• Care Home
  • Care home

Archived: Bonhomie Sarisbury Green

Overall: Requires improvement read more about inspection ratings

16 Glen Road, Sarisbury Green, Southampton, Hampshire, SO31 7FD (01489) 602222

Provided and run by:
Mr Amin Lakhani

All Inspections

31 May 2016

During a routine inspection

This inspection took place on 31 May and 1 June 2016 and was unannounced.

Bonhomie Sarisbury Green is a care home which provides care and support to people living with a wide range of complex healthcare needs. These include acquired brain injuries, neurological conditions, physical disabilities and mental health issues. At the time of our inspection there were nine people living at the service. The accommodation is made up of 16 small studios which have a living area with a small kitchen area where people can make drinks and prepare snacks. There are en-suite bathrooms to each bedroom area. People could access some of the facilities at a nearby service run by the same provider. For example, swimming pool and Jacuzzi which is used for therapeutic and leisure activities.

Bonhomie House had a registered manager. A registered manager is a person who has registered with the Care Quality Commission to manage the service. Like registered providers, they are 'registered persons'. Registered persons have legal responsibility for meeting the requirements in the Health and Social Care Act

2008 and associated Regulations about how the service is run. The registered manager had been on long term sick, so the deputy manager was acting up into this role in their absence.

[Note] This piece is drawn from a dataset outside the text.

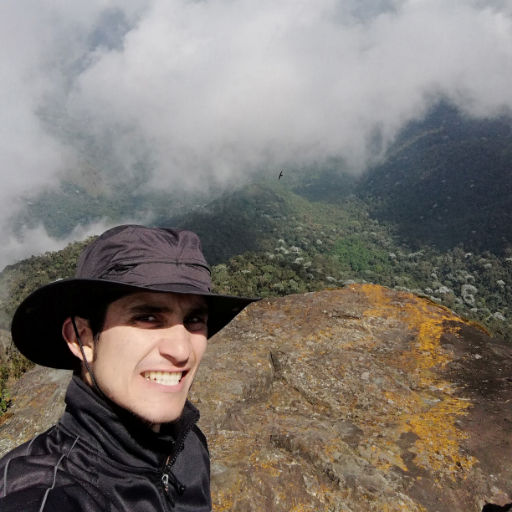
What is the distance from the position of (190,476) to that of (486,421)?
457 centimetres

Processes and procedures to monitor the use of controlled medicines were not always being managed safely. These need to improve to ensure medicines are administered safely.

People that we spoke with told us that they felt safe. Staff had received training in safeguarding and were able to explain what they would do if they suspected that someone was being abused.

Recruitment and selection procedures were in place and appropriate checks were carried out before staff started work.

People living at the home had detailed care plans which included an assessment of risk. These were subject to regular review and contained sufficient detail to inform staff of risk factors and appropriate responses.

Staffing numbers were adequate to meet the needs of people living at the home. This was reviewed following incidents where new behaviours were observed which might increase or change people's dependency level.

Staff were suitably trained and skilled to meet the needs of people living at the home. The staff we spoke with confirmed that they felt equipped for their role. The training matrix and staff certificates showed that the majority of training was in date.

Staff had a good knowledge of people's individual needs and wishes and their likes and dislikes. This enabled staff to support people appropriately while promoting their independence. People were supported to take part in a range of activities both within and outside of the home.

Quality audits were routinely carried out. The provider was not routinely notifying the Care Quality Commission about incidents and accidents that had happened in the home.

We found a breach of the Health and Social Care Act 2008 (Regulated Activities) Regulations 2014. You can see what action we told the provider to take at the back of the full version of this report.

11 December 2013

During an inspection looking at part of the service

During this inspection we met all five people who used the service. Their ability to comment on the service varied due to their dementia but one person told us they received the help they needed. We observed care being provided at people's pace and in a friendly manner.

We found action had been taken to improve people's day to day decisions about their care, and staff had received training and support to enhance promotion of people's dignity. Care and treatment was planned and delivered in a way that was intended to ensure people's safety and welfare. Care plans had been revised and extended and staff were aware of the individual support needed for people who used the service.

Risk assessments had been carried out to ensure that any restrictions in the home had been assessed and support planned to meet people's needs. Staff refresher training and support in the Deprivation of Liberty Safeguards (DoLs) and The Mental Capacity Act (MCA) 2005 had taken place and was ongoing.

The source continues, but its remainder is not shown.